Il focus sulla questione è opera di Transport & Environment, principale organizzazione indipendente europea per la decarbonizzazione dei trasporti, che ieri ha pubblicato un report sul tema. Da tempo – con una serie di direttive e regolamenti – l’Unione Europea è intervenuta sulla questione con due regolamenti – l’Alternative Fuels Infrastructure Regulation (Afir) e FuelEU Maritime – obbligando le infrastrutture portuali a dotarsi di apposite prese elettriche in grado di alimentare le grandi nave durante le soste. Tecnicamente la tecnologia si chiama Onshore Power Supply (OPS): l’energia elettrica arriva da una cabina elettrica a media o alta tensione, regolata per adattarsi agli standard della nave, e poi trasmessa a bordo attraverso speciali cavi e connessioni. Tutto ciò avviene in modo sincronizzato e sicuro e, almeno in teoria, potrebbe essere alimentato anche da fonti rinnovabili eliminando le emissioni, i fumi e il rumore.

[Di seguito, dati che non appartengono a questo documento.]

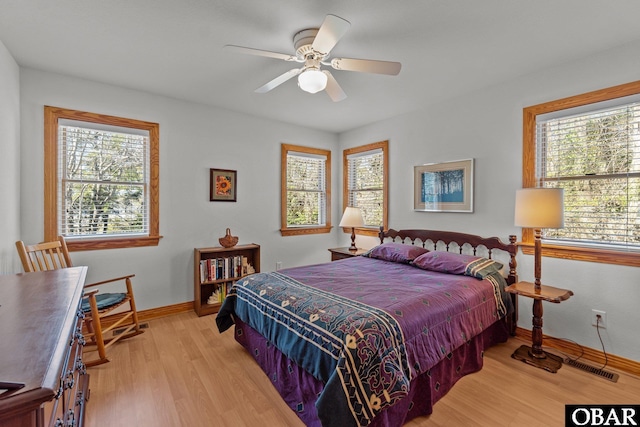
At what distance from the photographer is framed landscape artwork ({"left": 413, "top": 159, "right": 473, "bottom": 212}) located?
11.1ft

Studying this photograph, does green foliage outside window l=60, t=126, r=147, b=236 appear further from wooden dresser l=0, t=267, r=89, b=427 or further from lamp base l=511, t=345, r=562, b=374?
lamp base l=511, t=345, r=562, b=374

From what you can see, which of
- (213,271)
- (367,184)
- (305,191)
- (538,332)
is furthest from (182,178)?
(538,332)

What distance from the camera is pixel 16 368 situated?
30.3 inches

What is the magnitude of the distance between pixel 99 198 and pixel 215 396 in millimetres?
2388

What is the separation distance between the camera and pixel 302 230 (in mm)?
4719

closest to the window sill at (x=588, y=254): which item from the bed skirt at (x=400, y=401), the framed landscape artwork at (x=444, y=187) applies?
the framed landscape artwork at (x=444, y=187)

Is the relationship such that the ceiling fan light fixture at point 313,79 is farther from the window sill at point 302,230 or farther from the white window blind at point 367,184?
the window sill at point 302,230

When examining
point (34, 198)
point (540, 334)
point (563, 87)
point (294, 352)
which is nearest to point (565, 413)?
point (540, 334)

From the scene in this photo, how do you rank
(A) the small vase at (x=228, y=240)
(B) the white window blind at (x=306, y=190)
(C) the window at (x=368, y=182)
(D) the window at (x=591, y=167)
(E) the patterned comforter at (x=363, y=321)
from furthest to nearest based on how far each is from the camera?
(B) the white window blind at (x=306, y=190) < (C) the window at (x=368, y=182) < (A) the small vase at (x=228, y=240) < (D) the window at (x=591, y=167) < (E) the patterned comforter at (x=363, y=321)

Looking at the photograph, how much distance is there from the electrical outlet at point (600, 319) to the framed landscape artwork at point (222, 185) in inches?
152

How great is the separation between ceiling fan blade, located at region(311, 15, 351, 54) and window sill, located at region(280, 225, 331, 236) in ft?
9.60

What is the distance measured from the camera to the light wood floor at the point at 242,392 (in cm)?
186

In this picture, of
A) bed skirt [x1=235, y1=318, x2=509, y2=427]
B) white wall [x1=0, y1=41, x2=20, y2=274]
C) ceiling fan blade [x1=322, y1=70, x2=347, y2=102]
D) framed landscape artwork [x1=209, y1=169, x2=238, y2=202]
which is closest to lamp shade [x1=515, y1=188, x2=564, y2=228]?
bed skirt [x1=235, y1=318, x2=509, y2=427]

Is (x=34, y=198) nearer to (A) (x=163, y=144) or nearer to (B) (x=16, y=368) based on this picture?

In teoria le norme europee impongono alle banchine di porti più strategici, i cosiddetti TEN-T, di dotarsi della struttura entro il 2030 e le navi passeggeri e portacontainer di adattare la loro struttura per l’alimentazione elettrica da terra. Al momento però risulta che solo il 20% dei 31 principali porti europei – uno su cinque – ha iniziato ad attrezzarsi in questo senso. E solo quattro, tra cui quello di Livorno, hanno già superato la metà dei lavori. I motivi del ritardo sono politici e tecnici ma anche economici: realizzare un impianto OPS può costare decine di milioni di euro e le imbarcazioni non compatibili devono spendere anche un milione per l’adeguamento.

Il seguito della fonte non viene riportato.